Two young men in their late teens sit in adjacent rooms of an inner-city emergency room. One is getting care for injuries he suffered in a fight, the other, for a sore throat. When the nurse tells each one he can go, both head back out to an environment rampant with violence, poverty and traumatic life experiences.
[Photo: Dr. Rebecca Cunningham (left) and Dr. Marc Zimmerman]
But a University of Michigan study finds that the one who had been in a fight will have a nearly 60 percent chance of becoming involved in a violent incident involving a firearm within the next two years. If he does, it will probably happen within the first six months after his ER visit. And despite all the similarities between him and the other young man, his risk of being the victim or perpetrator of this firearm incident will be 40 percent higher.
Published in the journal Pediatrics by a team from the University of Michigan Injury Center and U-M Medical School, the new findings come from a unique long-term study of nearly 600 young men and women between the ages of 14 and 24 living in Flint, Michigan. Researchers — including the School of Public Health’s Dr. Rebecca Cunningham and Dr. Marc Zimmerman — connected with the young people on their initial visit to an emergency department and then again every six months during the next two years.

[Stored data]
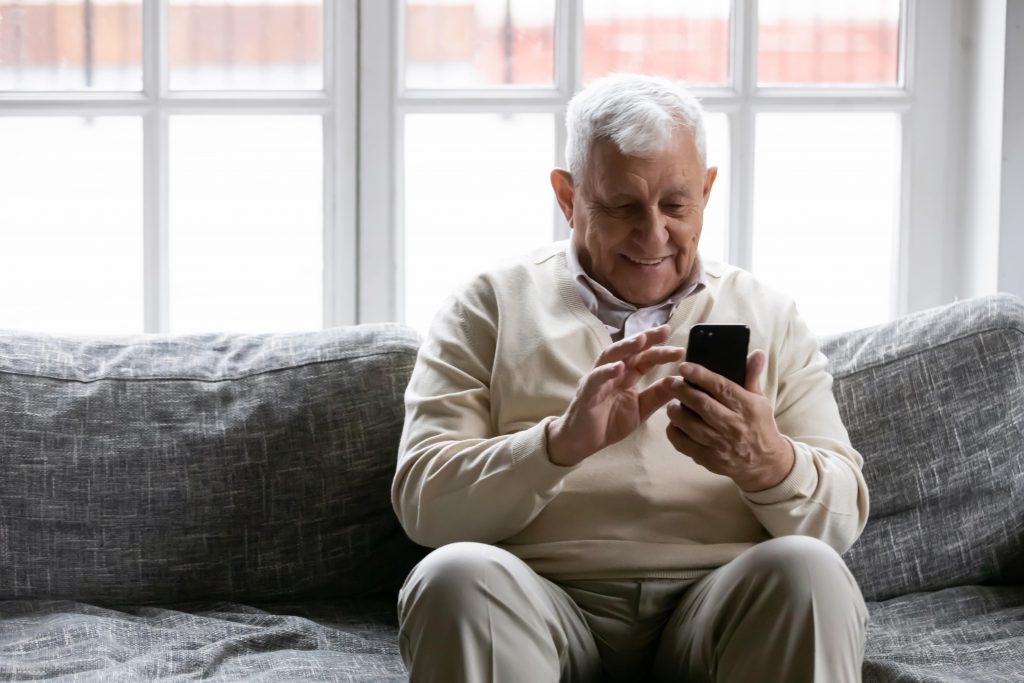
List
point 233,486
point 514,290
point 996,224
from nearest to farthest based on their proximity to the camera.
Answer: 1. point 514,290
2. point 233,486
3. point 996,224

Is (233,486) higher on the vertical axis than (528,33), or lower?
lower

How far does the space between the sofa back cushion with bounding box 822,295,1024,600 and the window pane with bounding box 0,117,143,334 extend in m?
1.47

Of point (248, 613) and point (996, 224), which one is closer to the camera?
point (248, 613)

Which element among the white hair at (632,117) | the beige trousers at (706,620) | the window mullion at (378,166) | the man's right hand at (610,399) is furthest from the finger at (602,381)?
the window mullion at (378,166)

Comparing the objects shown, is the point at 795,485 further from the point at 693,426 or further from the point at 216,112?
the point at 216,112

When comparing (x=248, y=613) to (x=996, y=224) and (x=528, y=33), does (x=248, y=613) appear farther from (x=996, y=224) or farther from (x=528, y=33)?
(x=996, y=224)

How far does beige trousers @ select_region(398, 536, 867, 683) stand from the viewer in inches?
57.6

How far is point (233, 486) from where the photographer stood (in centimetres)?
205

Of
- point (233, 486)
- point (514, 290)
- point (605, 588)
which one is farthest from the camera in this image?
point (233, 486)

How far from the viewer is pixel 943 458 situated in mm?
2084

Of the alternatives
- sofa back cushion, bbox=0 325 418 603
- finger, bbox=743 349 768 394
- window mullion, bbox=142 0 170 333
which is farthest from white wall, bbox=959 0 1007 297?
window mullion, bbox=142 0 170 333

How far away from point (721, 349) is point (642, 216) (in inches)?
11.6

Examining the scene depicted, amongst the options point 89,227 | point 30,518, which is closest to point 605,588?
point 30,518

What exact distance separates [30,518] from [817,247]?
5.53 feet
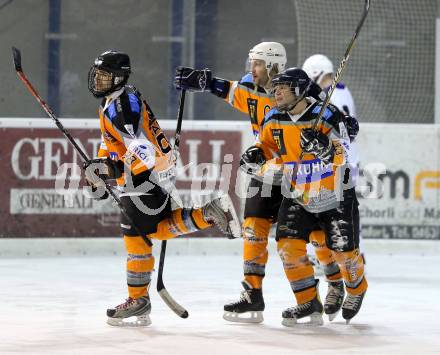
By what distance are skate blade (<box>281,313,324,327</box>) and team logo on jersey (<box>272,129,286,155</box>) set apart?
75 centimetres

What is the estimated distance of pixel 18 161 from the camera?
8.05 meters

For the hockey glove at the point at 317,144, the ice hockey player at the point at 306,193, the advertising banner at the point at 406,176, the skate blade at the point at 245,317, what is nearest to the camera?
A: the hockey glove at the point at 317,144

# [Work to be completed]
Reproduce the passage about the Flint emergency room study word for word, from "Two young men" up to and including "40 percent higher.".

# [The completed task]
Two young men in their late teens sit in adjacent rooms of an inner-city emergency room. One is getting care for injuries he suffered in a fight, the other, for a sore throat. When the nurse tells each one he can go, both head back out to an environment rampant with violence, poverty and traumatic life experiences.
[Photo: Dr. Rebecca Cunningham (left) and Dr. Marc Zimmerman]
But a University of Michigan study finds that the one who had been in a fight will have a nearly 60 percent chance of becoming involved in a violent incident involving a firearm within the next two years. If he does, it will probably happen within the first six months after his ER visit. And despite all the similarities between him and the other young man, his risk of being the victim or perpetrator of this firearm incident will be 40 percent higher.